The records appear below. Repeat them exactly.

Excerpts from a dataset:
• • • • •

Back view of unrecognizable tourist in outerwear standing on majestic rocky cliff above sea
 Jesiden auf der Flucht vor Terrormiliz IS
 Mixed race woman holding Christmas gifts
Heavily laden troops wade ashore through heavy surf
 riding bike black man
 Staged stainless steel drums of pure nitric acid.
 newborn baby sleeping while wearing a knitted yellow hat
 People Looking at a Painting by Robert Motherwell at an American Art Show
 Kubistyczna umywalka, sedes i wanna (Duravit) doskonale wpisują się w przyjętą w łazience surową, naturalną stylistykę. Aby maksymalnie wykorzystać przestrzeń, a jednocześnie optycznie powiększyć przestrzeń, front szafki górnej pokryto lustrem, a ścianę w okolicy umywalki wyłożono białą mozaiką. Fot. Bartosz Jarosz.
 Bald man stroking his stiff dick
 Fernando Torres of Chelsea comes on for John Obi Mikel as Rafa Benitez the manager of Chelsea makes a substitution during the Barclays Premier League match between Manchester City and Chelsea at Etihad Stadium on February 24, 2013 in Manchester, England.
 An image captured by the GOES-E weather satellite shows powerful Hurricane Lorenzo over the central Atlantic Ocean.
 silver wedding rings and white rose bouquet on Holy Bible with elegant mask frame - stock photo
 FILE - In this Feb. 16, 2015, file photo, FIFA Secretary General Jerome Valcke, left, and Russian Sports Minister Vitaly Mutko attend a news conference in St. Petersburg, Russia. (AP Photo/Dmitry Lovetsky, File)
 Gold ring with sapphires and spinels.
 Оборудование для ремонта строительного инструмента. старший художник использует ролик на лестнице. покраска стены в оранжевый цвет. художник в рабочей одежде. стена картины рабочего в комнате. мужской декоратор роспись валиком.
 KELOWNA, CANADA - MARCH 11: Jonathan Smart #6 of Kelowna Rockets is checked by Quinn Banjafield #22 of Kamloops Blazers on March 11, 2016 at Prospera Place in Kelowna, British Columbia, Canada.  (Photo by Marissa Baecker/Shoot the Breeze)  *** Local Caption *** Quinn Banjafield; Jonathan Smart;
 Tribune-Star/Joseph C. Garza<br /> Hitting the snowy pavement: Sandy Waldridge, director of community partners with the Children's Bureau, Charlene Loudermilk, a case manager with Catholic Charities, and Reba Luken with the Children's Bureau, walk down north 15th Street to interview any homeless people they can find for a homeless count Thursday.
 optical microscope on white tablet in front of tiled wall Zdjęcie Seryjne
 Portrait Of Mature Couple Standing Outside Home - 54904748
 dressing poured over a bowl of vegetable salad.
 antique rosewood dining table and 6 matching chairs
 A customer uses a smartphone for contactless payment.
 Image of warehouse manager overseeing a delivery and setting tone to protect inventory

• • • • •

## ANSWER TO THIS EXERCISE
Back view of unrecognizable tourist in outerwear standing on majestic rocky cliff above sea
 Jesiden auf der Flucht vor Terrormiliz IS
 Mixed race woman holding Christmas gifts
Heavily laden troops wade ashore through heavy surf
 riding bike black man
 Staged stainless steel drums of pure nitric acid.
 newborn baby sleeping while wearing a knitted yellow hat
 People Looking at a Painting by Robert Motherwell at an American Art Show
 Kubistyczna umywalka, sedes i wanna (Duravit) doskonale wpisują się w przyjętą w łazience surową, naturalną stylistykę. Aby maksymalnie wykorzystać przestrzeń, a jednocześnie optycznie powiększyć przestrzeń, front szafki górnej pokryto lustrem, a ścianę w okolicy umywalki wyłożono białą mozaiką. Fot. Bartosz Jarosz.
 Bald man stroking his stiff dick
 Fernando Torres of Chelsea comes on for John Obi Mikel as Rafa Benitez the manager of Chelsea makes a substitution during the Barclays Premier League match between Manchester City and Chelsea at Etihad Stadium on February 24, 2013 in Manchester, England.
 An image captured by the GOES-E weather satellite shows powerful Hurricane Lorenzo over the central Atlantic Ocean.
 silver wedding rings and white rose bouquet on Holy Bible with elegant mask frame - stock photo
 FILE - In this Feb. 16, 2015, file photo, FIFA Secretary General Jerome Valcke, left, and Russian Sports Minister Vitaly Mutko attend a news conference in St. Petersburg, Russia. (AP Photo/Dmitry Lovetsky, File)
 Gold ring with sapphires and spinels.
 Оборудование для ремонта строительного инструмента. старший художник использует ролик на лестнице. покраска стены в оранжевый цвет. художник в рабочей одежде. стена картины рабочего в комнате. мужской декоратор роспись валиком.
 KELOWNA, CANADA - MARCH 11: Jonathan Smart #6 of Kelowna Rockets is checked by Quinn Banjafield #22 of Kamloops Blazers on March 11, 2016 at Prospera Place in Kelowna, British Columbia, Canada.  (Photo by Marissa Baecker/Shoot the Breeze)  *** Local Caption *** Quinn Banjafield; Jonathan Smart;
 Tribune-Star/Joseph C. Garza<br /> Hitting the snowy pavement: Sandy Waldridge, director of community partners with the Children's Bureau, Charlene Loudermilk, a case manager with Catholic Charities, and Reba Luken with the Children's Bureau, walk down north 15th Street to interview any homeless people they can find for a homeless count Thursday.
 optical microscope on white tablet in front of tiled wall Zdjęcie Seryjne
 Portrait Of Mature Couple Standing Outside Home - 54904748
 dressing poured over a bowl of vegetable salad.
 antique rosewood dining table and 6 matching chairs
 A customer uses a smartphone for contactless payment.
 Image of warehouse manager overseeing a delivery and setting tone to protect inventory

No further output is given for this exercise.